1983 film by Jeremy Kagan

The Sting II is a 1983 American comedy film and a sequel to The Sting, again written by David S. Ward. It was directed by Jeremy Paul Kagan and stars Jackie Gleason, Mac Davis, Teri Garr, Karl Malden and Oliver Reed.

==Plot==
In 1940, the Great Depression is over and World War II has just begun. Fargo Gondorff is released from prison and reassembles his cronies for another con, out to avenge the murder of his lifelong pal and fellow con artist Kid Colors. Gondorff's young protege Jake Hooker attempts to pull a scam on wealthy "Countess Veronique," who instead pulls one on him. She turns out to be a grifter herself named Veronica.

Coming up with a boxing con, Gondorff's goal is to sting both Lonnegan, the notorious banker and gangster who wants revenge from a previous con, and Gus Macalinski, a wealthy local racketeer. Gondorff believe one or both of them is behind Kid Colors' death.

Hooker pretends to be a boxer who is about to throw a big fight. Macalinski is not only hoodwinked into losing hundreds of thousands of dollars, but he is also talked into changing his original wager by Lonnegan.
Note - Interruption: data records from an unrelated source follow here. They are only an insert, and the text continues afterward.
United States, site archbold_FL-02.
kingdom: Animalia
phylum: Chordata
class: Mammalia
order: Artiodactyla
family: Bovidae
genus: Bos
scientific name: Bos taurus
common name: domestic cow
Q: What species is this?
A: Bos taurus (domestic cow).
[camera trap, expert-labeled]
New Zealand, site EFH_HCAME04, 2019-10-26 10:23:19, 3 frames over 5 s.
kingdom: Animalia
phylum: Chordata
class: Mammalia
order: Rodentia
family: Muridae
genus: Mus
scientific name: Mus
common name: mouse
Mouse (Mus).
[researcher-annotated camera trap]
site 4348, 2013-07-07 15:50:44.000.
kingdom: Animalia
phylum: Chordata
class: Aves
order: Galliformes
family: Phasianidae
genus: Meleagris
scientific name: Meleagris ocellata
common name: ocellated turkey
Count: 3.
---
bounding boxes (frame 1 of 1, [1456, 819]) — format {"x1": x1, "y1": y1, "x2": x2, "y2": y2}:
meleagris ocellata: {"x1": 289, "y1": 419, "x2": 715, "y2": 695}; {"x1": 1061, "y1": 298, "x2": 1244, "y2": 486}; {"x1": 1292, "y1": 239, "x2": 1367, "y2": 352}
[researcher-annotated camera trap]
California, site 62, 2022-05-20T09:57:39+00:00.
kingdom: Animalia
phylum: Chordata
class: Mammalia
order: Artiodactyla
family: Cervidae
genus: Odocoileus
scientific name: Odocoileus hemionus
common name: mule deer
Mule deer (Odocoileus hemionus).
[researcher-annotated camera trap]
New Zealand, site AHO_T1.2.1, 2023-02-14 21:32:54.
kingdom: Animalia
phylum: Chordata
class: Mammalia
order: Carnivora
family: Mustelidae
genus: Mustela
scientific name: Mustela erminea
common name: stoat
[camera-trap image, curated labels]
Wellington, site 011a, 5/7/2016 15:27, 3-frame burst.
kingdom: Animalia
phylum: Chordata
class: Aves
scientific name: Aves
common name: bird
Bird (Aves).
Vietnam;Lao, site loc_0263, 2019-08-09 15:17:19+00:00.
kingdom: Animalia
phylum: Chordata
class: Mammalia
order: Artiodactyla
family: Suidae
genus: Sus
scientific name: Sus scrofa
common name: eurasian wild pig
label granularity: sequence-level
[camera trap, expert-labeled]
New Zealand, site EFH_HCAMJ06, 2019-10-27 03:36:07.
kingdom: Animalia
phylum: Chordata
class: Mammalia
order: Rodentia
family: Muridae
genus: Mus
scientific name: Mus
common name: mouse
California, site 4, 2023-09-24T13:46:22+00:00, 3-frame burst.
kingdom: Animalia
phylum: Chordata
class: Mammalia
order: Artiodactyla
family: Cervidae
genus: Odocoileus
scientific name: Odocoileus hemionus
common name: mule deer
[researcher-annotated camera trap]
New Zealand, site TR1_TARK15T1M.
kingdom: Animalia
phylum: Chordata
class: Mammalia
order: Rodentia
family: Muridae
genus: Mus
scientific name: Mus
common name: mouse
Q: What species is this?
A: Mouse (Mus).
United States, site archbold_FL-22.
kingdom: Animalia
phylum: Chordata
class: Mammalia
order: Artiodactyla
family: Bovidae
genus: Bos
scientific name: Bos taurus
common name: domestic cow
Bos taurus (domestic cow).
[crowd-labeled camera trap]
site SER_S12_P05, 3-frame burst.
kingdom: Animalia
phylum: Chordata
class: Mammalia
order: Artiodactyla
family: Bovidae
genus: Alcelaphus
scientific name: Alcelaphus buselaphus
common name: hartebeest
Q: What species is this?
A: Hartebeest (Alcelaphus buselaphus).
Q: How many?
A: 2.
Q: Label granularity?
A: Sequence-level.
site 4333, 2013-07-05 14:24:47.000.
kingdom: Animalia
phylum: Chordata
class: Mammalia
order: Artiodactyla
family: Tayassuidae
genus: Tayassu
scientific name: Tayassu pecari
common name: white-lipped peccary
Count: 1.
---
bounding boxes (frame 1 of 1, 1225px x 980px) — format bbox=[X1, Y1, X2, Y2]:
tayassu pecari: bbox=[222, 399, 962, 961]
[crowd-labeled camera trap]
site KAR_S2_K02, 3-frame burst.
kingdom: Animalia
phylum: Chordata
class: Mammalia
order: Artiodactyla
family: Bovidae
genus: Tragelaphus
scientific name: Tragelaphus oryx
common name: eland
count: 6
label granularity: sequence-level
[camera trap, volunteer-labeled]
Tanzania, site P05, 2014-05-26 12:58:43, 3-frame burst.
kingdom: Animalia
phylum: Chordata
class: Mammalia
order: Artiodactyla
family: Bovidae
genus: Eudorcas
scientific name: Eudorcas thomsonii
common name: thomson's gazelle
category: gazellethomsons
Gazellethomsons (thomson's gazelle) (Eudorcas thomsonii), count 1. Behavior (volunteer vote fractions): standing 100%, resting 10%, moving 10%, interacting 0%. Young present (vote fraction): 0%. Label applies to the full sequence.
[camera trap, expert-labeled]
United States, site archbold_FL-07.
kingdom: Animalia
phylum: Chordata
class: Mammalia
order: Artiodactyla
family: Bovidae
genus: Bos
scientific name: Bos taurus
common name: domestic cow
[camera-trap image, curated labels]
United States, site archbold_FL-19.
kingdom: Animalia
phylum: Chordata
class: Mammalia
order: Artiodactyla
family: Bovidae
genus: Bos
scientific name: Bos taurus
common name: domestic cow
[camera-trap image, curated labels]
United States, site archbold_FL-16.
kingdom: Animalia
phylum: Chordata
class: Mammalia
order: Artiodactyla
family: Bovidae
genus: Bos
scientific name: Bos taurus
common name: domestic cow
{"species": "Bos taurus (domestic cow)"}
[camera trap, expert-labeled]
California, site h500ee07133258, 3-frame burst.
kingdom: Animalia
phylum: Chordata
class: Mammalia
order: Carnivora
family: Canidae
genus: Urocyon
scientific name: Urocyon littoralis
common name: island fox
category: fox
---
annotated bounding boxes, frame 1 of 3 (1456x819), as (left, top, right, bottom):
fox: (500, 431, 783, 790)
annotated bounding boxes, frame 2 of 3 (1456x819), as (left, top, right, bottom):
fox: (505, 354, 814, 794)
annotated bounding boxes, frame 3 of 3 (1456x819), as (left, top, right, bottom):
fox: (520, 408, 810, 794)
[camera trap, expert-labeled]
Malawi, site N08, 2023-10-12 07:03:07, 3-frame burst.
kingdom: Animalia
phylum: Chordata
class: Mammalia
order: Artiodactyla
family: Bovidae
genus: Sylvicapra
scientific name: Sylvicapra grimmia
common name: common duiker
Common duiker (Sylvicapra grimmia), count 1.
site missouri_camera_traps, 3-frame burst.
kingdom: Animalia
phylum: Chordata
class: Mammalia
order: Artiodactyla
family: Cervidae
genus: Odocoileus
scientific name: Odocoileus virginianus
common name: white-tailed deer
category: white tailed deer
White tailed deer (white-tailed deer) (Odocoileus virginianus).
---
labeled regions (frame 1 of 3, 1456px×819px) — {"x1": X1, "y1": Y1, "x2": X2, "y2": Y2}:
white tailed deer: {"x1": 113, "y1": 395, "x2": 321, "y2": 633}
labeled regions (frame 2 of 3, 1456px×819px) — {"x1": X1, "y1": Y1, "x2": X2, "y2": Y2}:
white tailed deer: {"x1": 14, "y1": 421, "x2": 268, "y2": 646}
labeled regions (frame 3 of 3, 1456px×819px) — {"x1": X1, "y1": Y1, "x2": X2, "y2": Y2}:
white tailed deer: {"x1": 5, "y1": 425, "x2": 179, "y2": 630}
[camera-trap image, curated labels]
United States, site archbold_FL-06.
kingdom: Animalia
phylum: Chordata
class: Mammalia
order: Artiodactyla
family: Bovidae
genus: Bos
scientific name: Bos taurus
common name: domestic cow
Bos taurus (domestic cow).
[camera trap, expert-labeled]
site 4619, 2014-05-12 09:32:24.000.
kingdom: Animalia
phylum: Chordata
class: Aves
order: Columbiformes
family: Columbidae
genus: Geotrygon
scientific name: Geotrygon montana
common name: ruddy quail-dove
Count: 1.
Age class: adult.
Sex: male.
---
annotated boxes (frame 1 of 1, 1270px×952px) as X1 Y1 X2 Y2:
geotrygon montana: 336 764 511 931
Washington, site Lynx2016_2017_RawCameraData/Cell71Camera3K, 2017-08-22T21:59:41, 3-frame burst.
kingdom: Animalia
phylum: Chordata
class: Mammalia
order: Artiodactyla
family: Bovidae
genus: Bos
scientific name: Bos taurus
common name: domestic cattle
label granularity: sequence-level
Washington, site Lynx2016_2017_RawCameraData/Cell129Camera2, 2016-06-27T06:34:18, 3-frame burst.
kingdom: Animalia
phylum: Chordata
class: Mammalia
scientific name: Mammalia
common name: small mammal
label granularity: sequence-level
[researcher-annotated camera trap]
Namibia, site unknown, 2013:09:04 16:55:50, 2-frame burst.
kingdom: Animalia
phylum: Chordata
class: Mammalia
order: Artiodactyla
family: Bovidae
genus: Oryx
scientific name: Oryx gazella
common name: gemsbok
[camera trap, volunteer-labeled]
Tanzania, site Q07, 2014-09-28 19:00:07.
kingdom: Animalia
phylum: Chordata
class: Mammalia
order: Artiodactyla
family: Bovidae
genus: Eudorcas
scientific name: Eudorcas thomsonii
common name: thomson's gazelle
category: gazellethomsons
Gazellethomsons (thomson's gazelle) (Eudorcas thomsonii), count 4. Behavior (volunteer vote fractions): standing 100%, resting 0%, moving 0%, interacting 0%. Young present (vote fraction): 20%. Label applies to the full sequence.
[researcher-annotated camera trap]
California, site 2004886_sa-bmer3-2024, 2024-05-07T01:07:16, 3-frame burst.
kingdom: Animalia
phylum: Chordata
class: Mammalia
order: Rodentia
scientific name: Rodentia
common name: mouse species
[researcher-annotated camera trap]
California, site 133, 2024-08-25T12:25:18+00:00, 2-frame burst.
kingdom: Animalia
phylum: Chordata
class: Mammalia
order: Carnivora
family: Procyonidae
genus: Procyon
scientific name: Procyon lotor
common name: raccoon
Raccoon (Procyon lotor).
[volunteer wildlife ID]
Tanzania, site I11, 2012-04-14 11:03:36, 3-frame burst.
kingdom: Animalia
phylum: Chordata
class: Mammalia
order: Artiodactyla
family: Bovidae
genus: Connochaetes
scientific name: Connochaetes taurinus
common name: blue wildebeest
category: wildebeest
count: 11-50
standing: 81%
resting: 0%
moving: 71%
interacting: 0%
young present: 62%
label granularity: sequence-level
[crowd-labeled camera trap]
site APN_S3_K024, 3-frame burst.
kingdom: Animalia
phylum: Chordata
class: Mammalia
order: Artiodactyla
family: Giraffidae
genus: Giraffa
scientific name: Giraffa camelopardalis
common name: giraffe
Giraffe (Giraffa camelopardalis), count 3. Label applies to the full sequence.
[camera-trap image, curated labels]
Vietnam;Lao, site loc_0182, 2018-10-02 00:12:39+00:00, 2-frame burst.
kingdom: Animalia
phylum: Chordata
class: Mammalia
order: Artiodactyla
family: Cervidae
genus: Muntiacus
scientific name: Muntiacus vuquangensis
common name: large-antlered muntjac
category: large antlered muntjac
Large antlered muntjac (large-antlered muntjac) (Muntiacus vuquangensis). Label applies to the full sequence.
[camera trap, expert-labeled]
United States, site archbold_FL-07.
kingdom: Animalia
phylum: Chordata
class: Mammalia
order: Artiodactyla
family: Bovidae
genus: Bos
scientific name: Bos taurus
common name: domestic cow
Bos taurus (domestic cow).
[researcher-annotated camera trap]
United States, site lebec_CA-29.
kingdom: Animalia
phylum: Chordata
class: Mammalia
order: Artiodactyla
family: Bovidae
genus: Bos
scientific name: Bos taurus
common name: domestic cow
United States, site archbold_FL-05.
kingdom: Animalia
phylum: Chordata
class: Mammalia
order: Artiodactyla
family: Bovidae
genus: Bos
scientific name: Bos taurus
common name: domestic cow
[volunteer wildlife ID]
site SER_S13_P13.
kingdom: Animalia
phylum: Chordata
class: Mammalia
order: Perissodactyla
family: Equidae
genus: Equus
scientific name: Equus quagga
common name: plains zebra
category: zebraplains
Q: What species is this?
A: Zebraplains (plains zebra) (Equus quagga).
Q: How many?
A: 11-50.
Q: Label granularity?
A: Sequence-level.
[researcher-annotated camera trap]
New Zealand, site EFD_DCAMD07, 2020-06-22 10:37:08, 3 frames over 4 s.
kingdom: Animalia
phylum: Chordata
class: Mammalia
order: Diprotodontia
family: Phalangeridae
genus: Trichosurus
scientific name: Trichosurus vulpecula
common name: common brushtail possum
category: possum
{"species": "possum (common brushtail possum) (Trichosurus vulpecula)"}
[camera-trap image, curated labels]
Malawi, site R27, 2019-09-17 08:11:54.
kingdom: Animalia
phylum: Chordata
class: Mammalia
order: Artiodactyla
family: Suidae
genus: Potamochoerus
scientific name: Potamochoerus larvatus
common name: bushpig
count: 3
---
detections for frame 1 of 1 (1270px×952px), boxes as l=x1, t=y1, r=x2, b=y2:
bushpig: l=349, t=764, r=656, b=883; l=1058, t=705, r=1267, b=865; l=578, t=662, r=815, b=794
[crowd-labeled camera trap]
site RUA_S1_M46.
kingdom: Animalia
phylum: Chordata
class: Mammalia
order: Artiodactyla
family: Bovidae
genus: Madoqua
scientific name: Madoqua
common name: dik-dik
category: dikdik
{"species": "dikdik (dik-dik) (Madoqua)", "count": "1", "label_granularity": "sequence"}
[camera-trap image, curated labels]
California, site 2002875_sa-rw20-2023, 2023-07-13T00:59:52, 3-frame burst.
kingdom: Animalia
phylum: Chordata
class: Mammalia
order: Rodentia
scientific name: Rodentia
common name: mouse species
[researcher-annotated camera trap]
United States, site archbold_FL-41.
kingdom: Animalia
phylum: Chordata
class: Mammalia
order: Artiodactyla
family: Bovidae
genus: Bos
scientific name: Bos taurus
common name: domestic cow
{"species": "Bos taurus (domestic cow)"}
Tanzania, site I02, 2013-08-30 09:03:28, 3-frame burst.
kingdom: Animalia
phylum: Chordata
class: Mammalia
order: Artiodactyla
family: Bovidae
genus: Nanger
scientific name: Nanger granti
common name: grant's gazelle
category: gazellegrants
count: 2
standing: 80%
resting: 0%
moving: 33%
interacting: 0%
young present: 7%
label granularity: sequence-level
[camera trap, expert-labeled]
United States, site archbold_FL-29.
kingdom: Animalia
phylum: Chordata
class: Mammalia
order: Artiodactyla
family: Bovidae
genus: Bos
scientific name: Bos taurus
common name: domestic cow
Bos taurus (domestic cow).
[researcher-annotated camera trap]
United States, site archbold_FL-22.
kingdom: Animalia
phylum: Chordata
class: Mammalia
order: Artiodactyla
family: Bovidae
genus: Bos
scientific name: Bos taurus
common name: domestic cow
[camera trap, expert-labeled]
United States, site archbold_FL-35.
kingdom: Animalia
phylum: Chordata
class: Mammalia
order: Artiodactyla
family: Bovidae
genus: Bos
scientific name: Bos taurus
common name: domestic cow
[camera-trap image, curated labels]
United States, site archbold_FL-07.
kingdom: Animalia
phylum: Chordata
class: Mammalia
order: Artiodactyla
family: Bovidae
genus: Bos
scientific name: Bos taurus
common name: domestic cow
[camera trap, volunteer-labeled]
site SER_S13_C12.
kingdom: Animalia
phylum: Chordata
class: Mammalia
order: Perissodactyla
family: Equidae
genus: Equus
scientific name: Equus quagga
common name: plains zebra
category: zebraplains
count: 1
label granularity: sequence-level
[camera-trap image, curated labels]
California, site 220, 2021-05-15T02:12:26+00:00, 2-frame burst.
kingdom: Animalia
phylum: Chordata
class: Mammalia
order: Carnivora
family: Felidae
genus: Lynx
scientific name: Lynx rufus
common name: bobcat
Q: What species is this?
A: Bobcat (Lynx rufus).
While one gangster takes care of the other, Gondorff and Hooker head for the train station with a bag full of money, tickets out of town, and a final twist from Veronica.

==Production==
===Continuity===
This film's continuity with respect to the first movie is disputed:

- At the time of the film's release, Director Jeremy Paul Kagan claimed, "The Sting II is inspired by and is an expansion of the first Sting, rather than a continuation. The principal characters of Fargo Gondorff and Jake Hooker are based on two very famous real-life con men, and are totally different from the two characters in the original." Furthermore, the first names of the two lead characters have changed: Henry Gondorff has become Fargo Gondorff, and Johnny Hooker has become Jake Hooker.

- However, characters in this film make specific references to events in the first film (the entire plot is driven by Lonnegan's desire to avenge his losses to Gondorff and Hooker in the first film), which would indicate this film was meant to be a direct sequel.

===Music===
- "Heliotrope Bouquet," by Scott Joplin and Louis Chauvin
- "The Chrysanthemum," "A Breeze from Alabama," "Cleopha," "The Entertainer," "Bethena," by Scott Joplin

==Reception==
===Critical reviews===
On the basis of a total of 10 reviews, The Sting II holds a 10% at Rotten Tomatoes.

===Awards===
The film was nominated for an Academy Award for the Best Musical Score composed by Lalo Schifrin.

==Home media==
The Sting II was released on DVD in 2004 by Universal. Blu-ray release by Kino Lorber in 2021.